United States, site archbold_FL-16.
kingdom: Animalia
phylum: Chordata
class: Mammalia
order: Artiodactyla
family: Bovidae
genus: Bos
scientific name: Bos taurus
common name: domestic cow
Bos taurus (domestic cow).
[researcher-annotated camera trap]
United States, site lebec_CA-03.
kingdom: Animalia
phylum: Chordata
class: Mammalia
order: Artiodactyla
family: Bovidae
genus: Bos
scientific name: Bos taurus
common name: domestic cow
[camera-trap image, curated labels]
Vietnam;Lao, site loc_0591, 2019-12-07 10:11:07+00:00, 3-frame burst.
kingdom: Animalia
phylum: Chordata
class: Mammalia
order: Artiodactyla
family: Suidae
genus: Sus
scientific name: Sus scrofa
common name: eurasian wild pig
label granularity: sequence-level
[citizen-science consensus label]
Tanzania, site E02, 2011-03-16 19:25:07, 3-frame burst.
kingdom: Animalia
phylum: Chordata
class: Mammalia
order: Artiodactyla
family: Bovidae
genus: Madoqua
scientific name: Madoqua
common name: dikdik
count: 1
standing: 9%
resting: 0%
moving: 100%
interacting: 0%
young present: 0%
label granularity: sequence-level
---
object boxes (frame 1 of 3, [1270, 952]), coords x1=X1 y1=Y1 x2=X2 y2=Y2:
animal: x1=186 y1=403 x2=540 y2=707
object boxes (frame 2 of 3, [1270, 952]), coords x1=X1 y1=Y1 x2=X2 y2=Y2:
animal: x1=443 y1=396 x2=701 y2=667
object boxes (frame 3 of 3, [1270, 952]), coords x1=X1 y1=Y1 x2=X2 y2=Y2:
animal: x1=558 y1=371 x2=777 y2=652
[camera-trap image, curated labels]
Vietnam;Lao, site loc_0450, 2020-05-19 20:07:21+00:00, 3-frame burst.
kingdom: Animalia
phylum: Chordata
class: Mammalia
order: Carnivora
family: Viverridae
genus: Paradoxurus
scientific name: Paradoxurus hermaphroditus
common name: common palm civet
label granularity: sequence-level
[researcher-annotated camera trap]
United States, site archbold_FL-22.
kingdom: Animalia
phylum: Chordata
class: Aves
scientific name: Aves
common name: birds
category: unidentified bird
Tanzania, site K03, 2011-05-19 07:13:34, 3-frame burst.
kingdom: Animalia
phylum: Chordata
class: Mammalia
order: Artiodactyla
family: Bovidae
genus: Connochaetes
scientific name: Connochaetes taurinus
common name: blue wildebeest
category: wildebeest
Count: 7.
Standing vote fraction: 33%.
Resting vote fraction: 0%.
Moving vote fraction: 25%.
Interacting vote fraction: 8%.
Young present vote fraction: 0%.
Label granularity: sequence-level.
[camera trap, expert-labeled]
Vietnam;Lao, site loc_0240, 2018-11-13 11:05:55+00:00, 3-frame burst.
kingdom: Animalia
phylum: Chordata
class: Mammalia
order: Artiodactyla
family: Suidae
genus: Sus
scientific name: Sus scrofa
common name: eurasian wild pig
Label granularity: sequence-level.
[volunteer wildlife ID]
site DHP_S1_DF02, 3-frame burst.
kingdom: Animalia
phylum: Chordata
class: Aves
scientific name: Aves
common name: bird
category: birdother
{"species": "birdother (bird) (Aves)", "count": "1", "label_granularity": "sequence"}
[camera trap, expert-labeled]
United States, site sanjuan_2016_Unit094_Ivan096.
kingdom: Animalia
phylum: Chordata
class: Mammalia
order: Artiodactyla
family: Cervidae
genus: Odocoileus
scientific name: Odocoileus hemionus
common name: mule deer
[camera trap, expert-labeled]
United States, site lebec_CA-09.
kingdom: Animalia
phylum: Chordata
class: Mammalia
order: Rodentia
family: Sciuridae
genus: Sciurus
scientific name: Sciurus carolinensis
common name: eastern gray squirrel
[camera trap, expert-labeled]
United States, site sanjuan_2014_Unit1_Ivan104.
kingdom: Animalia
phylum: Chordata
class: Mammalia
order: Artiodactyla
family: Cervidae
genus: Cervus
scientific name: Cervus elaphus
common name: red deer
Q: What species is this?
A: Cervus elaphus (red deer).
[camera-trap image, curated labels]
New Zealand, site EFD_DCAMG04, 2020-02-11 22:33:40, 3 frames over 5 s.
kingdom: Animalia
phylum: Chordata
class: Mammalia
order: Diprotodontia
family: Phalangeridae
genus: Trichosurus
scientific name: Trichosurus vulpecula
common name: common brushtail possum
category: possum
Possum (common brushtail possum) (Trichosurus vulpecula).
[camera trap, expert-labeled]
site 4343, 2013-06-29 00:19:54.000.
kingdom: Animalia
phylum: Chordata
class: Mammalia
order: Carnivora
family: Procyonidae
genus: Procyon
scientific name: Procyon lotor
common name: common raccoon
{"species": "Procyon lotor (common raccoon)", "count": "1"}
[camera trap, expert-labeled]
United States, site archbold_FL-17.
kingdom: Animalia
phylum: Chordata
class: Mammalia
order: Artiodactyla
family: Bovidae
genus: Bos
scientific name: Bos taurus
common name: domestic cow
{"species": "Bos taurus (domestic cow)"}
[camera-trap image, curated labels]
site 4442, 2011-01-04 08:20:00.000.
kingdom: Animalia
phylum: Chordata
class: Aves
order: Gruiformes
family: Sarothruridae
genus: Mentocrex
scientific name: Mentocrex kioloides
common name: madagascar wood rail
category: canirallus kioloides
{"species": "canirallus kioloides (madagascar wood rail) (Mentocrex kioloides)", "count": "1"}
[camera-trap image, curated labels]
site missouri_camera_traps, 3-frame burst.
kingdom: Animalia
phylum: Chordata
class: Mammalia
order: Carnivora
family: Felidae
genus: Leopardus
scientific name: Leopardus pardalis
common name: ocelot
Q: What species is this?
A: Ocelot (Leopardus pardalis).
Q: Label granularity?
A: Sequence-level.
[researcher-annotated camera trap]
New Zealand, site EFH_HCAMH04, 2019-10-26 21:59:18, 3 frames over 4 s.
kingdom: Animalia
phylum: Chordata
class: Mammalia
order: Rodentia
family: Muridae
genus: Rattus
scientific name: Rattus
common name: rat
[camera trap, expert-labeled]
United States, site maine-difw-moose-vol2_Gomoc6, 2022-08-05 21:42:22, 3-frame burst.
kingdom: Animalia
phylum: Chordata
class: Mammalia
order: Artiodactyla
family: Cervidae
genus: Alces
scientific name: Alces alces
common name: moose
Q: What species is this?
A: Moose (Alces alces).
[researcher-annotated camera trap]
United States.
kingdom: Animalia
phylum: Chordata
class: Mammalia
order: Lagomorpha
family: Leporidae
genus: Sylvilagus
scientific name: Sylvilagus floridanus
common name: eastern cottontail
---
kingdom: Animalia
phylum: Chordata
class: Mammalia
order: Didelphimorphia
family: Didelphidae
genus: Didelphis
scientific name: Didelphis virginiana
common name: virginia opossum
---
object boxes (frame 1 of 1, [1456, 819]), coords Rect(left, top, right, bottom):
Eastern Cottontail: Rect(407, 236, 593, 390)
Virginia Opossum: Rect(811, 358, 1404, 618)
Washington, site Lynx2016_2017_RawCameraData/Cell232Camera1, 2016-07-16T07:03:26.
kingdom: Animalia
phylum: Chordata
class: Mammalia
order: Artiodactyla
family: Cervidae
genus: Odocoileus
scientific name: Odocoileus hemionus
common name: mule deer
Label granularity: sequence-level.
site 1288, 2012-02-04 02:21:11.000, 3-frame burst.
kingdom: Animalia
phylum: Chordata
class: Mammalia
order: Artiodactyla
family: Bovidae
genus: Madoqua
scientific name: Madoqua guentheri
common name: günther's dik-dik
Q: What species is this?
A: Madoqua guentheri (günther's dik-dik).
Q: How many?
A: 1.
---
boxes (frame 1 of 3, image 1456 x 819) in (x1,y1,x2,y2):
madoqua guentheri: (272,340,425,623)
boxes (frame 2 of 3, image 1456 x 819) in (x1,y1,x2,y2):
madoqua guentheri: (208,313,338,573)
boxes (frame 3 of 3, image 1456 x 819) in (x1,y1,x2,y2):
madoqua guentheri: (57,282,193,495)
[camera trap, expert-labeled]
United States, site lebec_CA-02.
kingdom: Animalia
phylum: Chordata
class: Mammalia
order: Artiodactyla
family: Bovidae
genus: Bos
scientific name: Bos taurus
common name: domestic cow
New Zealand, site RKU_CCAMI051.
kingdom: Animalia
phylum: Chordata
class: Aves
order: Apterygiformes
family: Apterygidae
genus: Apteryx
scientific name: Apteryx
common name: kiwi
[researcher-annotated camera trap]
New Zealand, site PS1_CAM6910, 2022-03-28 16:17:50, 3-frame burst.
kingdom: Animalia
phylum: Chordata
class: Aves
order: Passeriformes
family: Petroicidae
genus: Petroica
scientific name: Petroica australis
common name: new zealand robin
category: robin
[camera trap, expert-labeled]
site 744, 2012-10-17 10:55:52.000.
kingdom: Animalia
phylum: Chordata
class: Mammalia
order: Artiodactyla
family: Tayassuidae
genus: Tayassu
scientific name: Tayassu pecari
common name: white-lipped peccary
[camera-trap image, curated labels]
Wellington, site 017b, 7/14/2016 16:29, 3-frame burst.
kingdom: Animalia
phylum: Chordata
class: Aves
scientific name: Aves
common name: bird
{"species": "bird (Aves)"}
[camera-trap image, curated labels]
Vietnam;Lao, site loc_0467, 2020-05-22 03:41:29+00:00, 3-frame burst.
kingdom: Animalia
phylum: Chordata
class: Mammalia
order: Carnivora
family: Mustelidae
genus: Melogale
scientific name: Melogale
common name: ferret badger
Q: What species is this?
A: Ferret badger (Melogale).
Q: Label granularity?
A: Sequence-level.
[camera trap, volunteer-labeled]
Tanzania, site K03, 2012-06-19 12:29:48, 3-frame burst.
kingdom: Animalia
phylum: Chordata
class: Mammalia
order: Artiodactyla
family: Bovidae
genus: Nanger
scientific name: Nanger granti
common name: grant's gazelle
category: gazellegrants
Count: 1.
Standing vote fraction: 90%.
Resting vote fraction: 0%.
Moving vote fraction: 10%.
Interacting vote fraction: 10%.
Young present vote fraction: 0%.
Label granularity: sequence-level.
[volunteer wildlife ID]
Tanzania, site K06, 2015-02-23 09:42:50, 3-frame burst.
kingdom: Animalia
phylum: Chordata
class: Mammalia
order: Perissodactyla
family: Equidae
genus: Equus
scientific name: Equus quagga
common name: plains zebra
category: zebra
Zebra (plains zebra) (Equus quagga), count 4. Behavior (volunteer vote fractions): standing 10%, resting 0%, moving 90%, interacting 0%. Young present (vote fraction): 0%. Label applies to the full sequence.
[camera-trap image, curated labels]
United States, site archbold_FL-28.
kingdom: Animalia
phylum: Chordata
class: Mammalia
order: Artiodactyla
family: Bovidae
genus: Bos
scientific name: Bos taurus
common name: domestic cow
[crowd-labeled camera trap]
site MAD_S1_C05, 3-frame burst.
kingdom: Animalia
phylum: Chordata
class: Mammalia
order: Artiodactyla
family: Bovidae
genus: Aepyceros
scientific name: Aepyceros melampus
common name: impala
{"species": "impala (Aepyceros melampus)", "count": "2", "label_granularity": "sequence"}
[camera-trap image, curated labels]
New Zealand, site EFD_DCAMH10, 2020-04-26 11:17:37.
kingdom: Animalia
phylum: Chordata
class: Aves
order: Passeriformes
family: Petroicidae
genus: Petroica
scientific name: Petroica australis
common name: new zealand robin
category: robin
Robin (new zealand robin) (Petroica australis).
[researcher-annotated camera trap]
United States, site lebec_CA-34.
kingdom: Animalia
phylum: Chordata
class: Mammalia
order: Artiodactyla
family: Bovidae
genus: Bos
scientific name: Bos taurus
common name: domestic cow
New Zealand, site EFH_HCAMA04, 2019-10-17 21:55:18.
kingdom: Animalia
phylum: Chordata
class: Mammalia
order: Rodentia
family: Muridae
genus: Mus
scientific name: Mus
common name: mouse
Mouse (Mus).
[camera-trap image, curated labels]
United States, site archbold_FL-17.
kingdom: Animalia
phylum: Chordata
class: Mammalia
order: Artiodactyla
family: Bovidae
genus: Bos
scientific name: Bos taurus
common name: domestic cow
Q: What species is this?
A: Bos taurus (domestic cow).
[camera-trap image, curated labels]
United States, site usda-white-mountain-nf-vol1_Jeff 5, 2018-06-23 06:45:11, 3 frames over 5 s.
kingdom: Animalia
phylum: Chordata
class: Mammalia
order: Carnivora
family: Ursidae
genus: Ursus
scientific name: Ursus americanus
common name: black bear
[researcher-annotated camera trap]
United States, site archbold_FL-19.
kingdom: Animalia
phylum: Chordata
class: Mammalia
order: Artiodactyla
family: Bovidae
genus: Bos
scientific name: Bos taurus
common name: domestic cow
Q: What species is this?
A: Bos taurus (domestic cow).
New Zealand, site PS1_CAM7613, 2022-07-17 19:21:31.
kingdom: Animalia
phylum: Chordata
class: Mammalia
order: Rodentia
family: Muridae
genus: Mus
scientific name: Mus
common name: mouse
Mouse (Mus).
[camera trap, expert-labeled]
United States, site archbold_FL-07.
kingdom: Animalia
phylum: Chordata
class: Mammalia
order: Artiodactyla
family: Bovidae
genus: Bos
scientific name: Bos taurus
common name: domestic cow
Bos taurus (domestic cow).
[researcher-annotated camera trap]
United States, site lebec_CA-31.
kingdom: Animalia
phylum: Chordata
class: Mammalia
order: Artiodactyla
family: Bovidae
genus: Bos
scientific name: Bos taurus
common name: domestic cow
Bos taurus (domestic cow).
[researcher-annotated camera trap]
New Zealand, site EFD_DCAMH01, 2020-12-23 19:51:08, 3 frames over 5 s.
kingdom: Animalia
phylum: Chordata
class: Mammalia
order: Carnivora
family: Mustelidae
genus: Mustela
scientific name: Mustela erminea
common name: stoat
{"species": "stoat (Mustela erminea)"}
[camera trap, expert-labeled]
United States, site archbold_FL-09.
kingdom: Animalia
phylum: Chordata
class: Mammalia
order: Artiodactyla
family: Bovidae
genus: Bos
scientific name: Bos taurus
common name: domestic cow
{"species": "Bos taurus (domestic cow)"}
========
[Problem to work on] Bring together all lines in the records where the word "deer" is found.

[Result for this exercise]
common name: mule deer
common name: red deer
A: Cervus elaphus (red deer).
common name: mule deer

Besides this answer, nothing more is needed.